**TASK**. Retype all of the data that follows, line for line.

■ ■ ■ ■ ■ ■ ■

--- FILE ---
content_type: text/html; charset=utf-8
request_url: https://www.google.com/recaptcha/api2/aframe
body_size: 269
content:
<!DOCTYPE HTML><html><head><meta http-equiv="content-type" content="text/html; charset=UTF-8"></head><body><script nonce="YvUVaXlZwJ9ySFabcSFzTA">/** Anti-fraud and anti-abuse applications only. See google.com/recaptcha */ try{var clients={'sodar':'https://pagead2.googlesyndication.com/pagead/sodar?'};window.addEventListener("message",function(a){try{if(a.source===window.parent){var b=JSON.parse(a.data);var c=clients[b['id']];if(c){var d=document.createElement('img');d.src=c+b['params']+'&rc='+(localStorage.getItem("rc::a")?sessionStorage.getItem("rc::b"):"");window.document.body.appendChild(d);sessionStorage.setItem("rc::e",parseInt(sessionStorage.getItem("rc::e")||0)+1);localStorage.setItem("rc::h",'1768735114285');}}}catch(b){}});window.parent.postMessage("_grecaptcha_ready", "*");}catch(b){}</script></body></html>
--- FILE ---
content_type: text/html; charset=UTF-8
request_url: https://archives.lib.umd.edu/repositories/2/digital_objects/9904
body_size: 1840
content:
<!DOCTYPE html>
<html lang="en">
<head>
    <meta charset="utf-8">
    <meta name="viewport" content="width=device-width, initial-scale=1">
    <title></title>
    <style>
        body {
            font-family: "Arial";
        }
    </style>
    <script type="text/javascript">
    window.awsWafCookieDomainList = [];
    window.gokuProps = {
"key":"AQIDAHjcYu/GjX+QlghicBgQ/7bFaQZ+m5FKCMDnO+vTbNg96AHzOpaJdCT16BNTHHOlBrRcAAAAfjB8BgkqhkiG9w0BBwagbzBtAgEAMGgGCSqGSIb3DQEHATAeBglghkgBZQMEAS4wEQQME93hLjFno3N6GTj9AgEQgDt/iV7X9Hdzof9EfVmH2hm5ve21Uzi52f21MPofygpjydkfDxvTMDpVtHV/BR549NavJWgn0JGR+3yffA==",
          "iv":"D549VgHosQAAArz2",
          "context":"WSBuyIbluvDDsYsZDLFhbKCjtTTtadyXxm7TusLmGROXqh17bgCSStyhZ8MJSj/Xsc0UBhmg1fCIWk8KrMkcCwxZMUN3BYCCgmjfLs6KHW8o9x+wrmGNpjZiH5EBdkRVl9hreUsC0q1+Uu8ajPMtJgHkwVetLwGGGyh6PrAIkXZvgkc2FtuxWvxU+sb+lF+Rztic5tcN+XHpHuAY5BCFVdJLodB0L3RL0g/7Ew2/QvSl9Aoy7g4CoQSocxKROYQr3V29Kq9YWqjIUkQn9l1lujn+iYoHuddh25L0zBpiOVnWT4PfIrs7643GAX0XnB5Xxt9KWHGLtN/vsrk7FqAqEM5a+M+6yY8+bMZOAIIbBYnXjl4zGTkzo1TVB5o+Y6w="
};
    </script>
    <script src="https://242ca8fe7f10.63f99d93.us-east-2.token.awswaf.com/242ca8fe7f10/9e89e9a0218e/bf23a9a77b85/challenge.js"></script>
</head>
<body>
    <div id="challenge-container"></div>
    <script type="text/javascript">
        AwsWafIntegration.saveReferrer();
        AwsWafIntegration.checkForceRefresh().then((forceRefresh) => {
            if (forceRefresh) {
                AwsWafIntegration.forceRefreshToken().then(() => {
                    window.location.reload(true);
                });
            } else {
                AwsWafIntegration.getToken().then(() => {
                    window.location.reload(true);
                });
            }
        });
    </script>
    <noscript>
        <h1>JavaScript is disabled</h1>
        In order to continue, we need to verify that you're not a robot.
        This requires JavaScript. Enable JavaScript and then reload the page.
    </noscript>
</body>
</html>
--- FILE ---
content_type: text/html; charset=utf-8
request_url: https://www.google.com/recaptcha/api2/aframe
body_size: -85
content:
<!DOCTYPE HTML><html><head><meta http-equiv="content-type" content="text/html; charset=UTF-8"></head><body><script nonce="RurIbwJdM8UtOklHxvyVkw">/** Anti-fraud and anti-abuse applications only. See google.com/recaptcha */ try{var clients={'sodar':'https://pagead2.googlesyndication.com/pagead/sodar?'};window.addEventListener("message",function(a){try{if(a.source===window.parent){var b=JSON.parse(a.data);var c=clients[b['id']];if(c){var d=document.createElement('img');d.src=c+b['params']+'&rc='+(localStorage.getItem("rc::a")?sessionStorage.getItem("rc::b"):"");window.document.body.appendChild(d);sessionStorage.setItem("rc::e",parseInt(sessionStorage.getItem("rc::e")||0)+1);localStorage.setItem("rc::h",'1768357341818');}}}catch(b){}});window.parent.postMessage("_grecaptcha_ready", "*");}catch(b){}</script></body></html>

■ ■ ■ ■ ■ ■ ■

**TASK SOLUTION**.
--- FILE ---
content_type: text/html; charset=utf-8
request_url: https://www.google.com/recaptcha/api2/aframe
body_size: 269
content:
<!DOCTYPE HTML><html><head><meta http-equiv="content-type" content="text/html; charset=UTF-8"></head><body><script nonce="YvUVaXlZwJ9ySFabcSFzTA">/** Anti-fraud and anti-abuse applications only. See google.com/recaptcha */ try{var clients={'sodar':'https://pagead2.googlesyndication.com/pagead/sodar?'};window.addEventListener("message",function(a){try{if(a.source===window.parent){var b=JSON.parse(a.data);var c=clients[b['id']];if(c){var d=document.createElement('img');d.src=c+b['params']+'&rc='+(localStorage.getItem("rc::a")?sessionStorage.getItem("rc::b"):"");window.document.body.appendChild(d);sessionStorage.setItem("rc::e",parseInt(sessionStorage.getItem("rc::e")||0)+1);localStorage.setItem("rc::h",'1768735114285');}}}catch(b){}});window.parent.postMessage("_grecaptcha_ready", "*");}catch(b){}</script></body></html>
--- FILE ---
content_type: text/html; charset=UTF-8
request_url: https://archives.lib.umd.edu/repositories/2/digital_objects/9904
body_size: 1840
content:
<!DOCTYPE html>
<html lang="en">
<head>
    <meta charset="utf-8">
    <meta name="viewport" content="width=device-width, initial-scale=1">
    <title></title>
    <style>
        body {
            font-family: "Arial";
        }
    </style>
    <script type="text/javascript">
    window.awsWafCookieDomainList = [];
    window.gokuProps = {
"key":"AQIDAHjcYu/GjX+QlghicBgQ/7bFaQZ+m5FKCMDnO+vTbNg96AHzOpaJdCT16BNTHHOlBrRcAAAAfjB8BgkqhkiG9w0BBwagbzBtAgEAMGgGCSqGSIb3DQEHATAeBglghkgBZQMEAS4wEQQME93hLjFno3N6GTj9AgEQgDt/iV7X9Hdzof9EfVmH2hm5ve21Uzi52f21MPofygpjydkfDxvTMDpVtHV/BR549NavJWgn0JGR+3yffA==",
          "iv":"D549VgHosQAAArz2",
          "context":"WSBuyIbluvDDsYsZDLFhbKCjtTTtadyXxm7TusLmGROXqh17bgCSStyhZ8MJSj/Xsc0UBhmg1fCIWk8KrMkcCwxZMUN3BYCCgmjfLs6KHW8o9x+wrmGNpjZiH5EBdkRVl9hreUsC0q1+Uu8ajPMtJgHkwVetLwGGGyh6PrAIkXZvgkc2FtuxWvxU+sb+lF+Rztic5tcN+XHpHuAY5BCFVdJLodB0L3RL0g/7Ew2/QvSl9Aoy7g4CoQSocxKROYQr3V29Kq9YWqjIUkQn9l1lujn+iYoHuddh25L0zBpiOVnWT4PfIrs7643GAX0XnB5Xxt9KWHGLtN/vsrk7FqAqEM5a+M+6yY8+bMZOAIIbBYnXjl4zGTkzo1TVB5o+Y6w="
};
    </script>
    <script src="https://242ca8fe7f10.63f99d93.us-east-2.token.awswaf.com/242ca8fe7f10/9e89e9a0218e/bf23a9a77b85/challenge.js"></script>
</head>
<body>
    <div id="challenge-container"></div>
    <script type="text/javascript">
        AwsWafIntegration.saveReferrer();
        AwsWafIntegration.checkForceRefresh().then((forceRefresh) => {
            if (forceRefresh) {
                AwsWafIntegration.forceRefreshToken().then(() => {
                    window.location.reload(true);
                });
            } else {
                AwsWafIntegration.getToken().then(() => {
                    window.location.reload(true);
                });
            }
        });
    </script>
    <noscript>
        <h1>JavaScript is disabled</h1>
        In order to continue, we need to verify that you're not a robot.
        This requires JavaScript. Enable JavaScript and then reload the page.
    </noscript>
</body>
</html>
--- FILE ---
content_type: text/html; charset=utf-8
request_url: https://www.google.com/recaptcha/api2/aframe
body_size: -85
content:
<!DOCTYPE HTML><html><head><meta http-equiv="content-type" content="text/html; charset=UTF-8"></head><body><script nonce="RurIbwJdM8UtOklHxvyVkw">/** Anti-fraud and anti-abuse applications only. See google.com/recaptcha */ try{var clients={'sodar':'https://pagead2.googlesyndication.com/pagead/sodar?'};window.addEventListener("message",function(a){try{if(a.source===window.parent){var b=JSON.parse(a.data);var c=clients[b['id']];if(c){var d=document.createElement('img');d.src=c+b['params']+'&rc='+(localStorage.getItem("rc::a")?sessionStorage.getItem("rc::b"):"");window.document.body.appendChild(d);sessionStorage.setItem("rc::e",parseInt(sessionStorage.getItem("rc::e")||0)+1);localStorage.setItem("rc::h",'1768357341818');}}}catch(b){}});window.parent.postMessage("_grecaptcha_ready", "*");}catch(b){}</script></body></html>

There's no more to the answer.